Quitte à prendre des libertés, « Le Vieux, le Tocard et le Méchant » aurait mieux convenu. Le tocard, c'est Llewelyn (Josh Brolin), pour une fois chanceux puisqu'il met la main sur une mallette de cuir contenant plus de 2 millions de dollars. Pas un mauvais bougre, ce Llewelyn, juste un misfit sans le sou, un vétéran du Vietnam qui loge dans une caravane pourrie avec sa chérie. En raflant le magot, il a conscience qu'il risque gros et qu'il n'a peut-être pas l'étoffe pour ça. Un beau personnage, typique des Coen : le loser qui tente de s'arracher à sa triste condition, un vaurien qui essaie aussi de se racheter.
Ce cow-boy nonchalant a peut-être pensé à tout mais pas au pire : un psychopathe, au nom étrange d'Anton Chigurh, lancé à ses trousses. Le zombie à la bouteille métallique, c'est lui. Un démon baroque, aussi excentrique qu'exterminateur, qui se déplace toujours avec son engin sans doute destiné à abattre les bovins. Lui, en picador dément, l'emploie sur les humains. La première fois, le geste surprend tellement qu'on en rit, nerveusement. Chez les Coen, la terreur va de pair avec le grotesque et le cartoon n'est jamais loin. Cet Anton Chigurh est comme un corps étranger inoculé dans l'univers du polar et du western. Il fallait un acteur venu d'ailleurs pour l'incarner et le choix de Javier Bardem s'avère très payant : c'est comme si toute l'Espagne fantasque et funèbre débarquait sans prévenir en plein Far West. Cet ange perruqué de l'apocalypse capable de deviser du destin avec ceux qu'il bute, de jouer leur vie à pile ou face, rend la course-poursuite littéralement infernale.
La terreur monte crescendo, à mesure que l'énergumène se rapproche de Llewelyn. Les frères Coen mixent subtilement vitesse et attente. Leur chasse à l'homme nous mène de motel en motel, jusqu'au Mexique. Cette frontière, c'est aussi bien sûr celle qui sépare le bien et le mal, le hasard et le destin. Elle est parfois difficile à distinguer, y compris pour isoler les vivants des fantômes. D'où une inquiétude irrépressible, surtout face à Chigurh : il n'a rien d'humain mais possède malgré tout un corps. Il pisse le sang après avoir reçu une balle qu'il extrait lui-même dans une scène très éprouvante. Increvable, tel le diable incarné.
Entre un boeuf et un homme, l'issue du combat n'est pas si sûre, balance un moment le shérif, qui fait volontiers rimer philosophie avec plaisanterie.

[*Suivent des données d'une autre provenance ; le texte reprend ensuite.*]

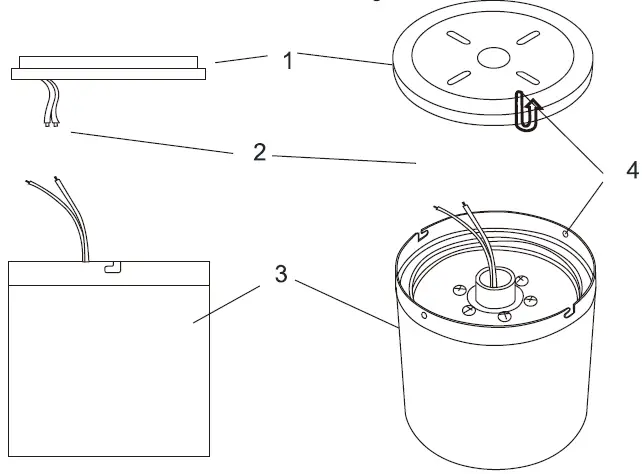 1
2
4
3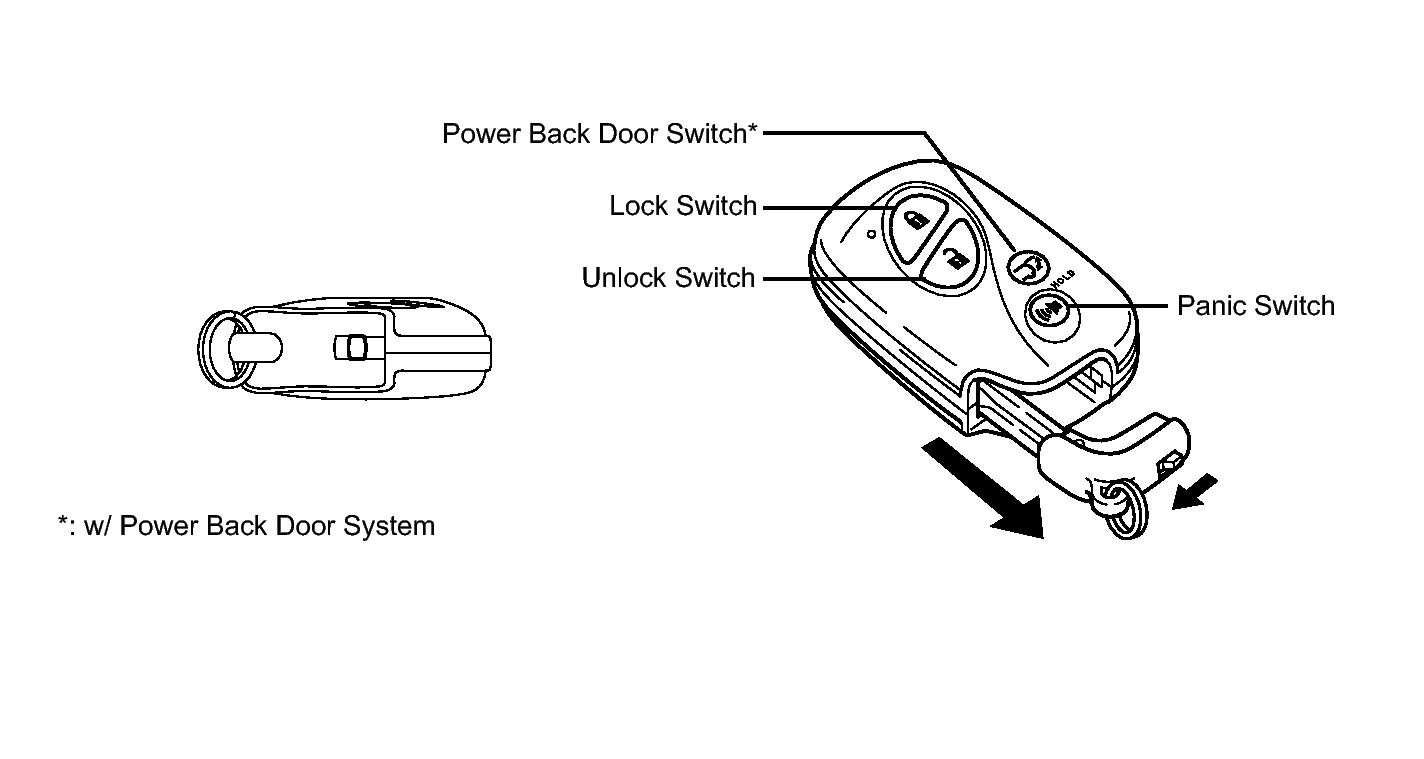 Power Back Door Switch*

Lock Switch

Unlock Switch

HOLD

Panic Switch

*: w/ Power Back Door System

Mais plus l'enquête avance, moins ce nostalgique de valeurs qui n'ont plus cours comprend le déchaînement de violence auquel il assiste. Vers la fin, le film ralentit, gagné par une lenteur mélancolique, une méditation qui n'a plus rien de sarcastique. On voit alors se dessiner le portrait d'un homme qui ne reconnaît plus son pays, ni son père. Un homme poursuivi lui aussi, hanté par la perte.